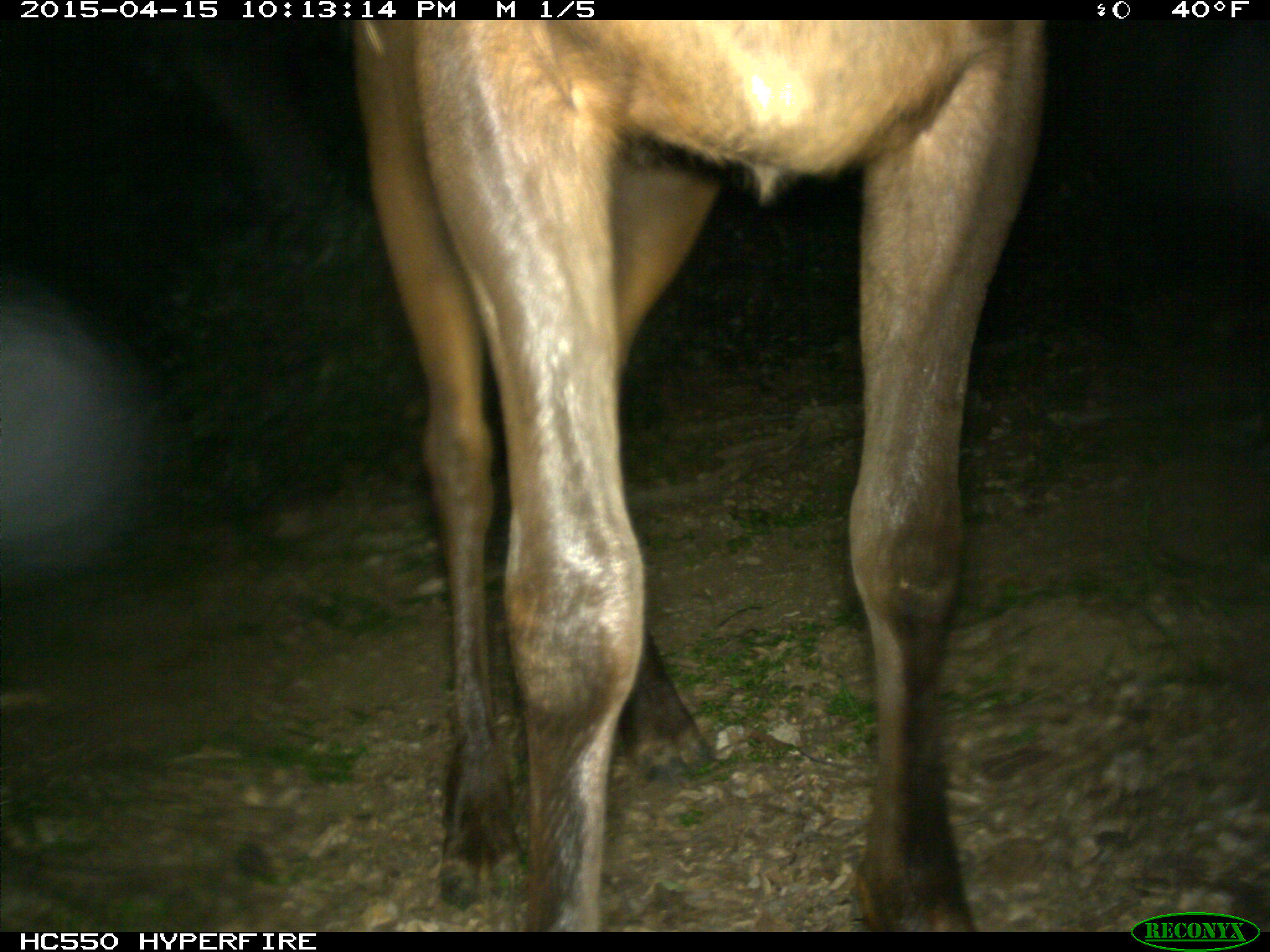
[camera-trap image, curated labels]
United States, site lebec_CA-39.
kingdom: Animalia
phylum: Chordata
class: Mammalia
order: Artiodactyla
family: Cervidae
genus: Cervus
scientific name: Cervus canadensis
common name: elk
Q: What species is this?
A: Cervus canadensis (elk).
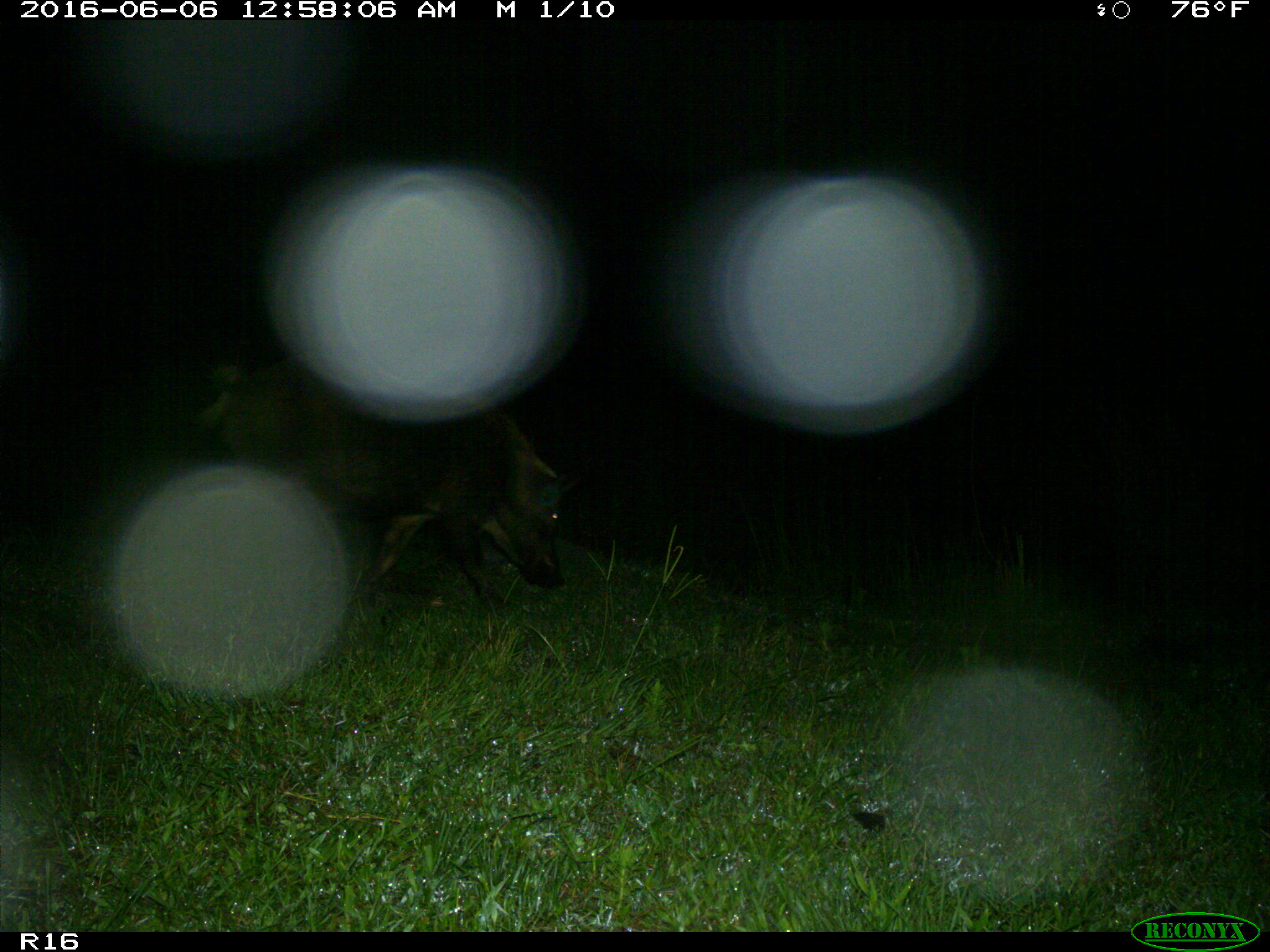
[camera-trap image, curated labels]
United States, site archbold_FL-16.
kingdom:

☆ ☆ ☆ ☆ ☆

**Required work:**
Set every record down exactly, omitting pictures.

**Exercise solution:**
[camera-trap image, curated labels]
United States, site lebec_CA-39.
kingdom: Animalia
phylum: Chordata
class: Mammalia
order: Artiodactyla
family: Cervidae
genus: Cervus
scientific name: Cervus canadensis
common name: elk
Q: What species is this?
A: Cervus canadensis (elk).
[camera-trap image, curated labels]
United States, site archbold_FL-16.
kingdom:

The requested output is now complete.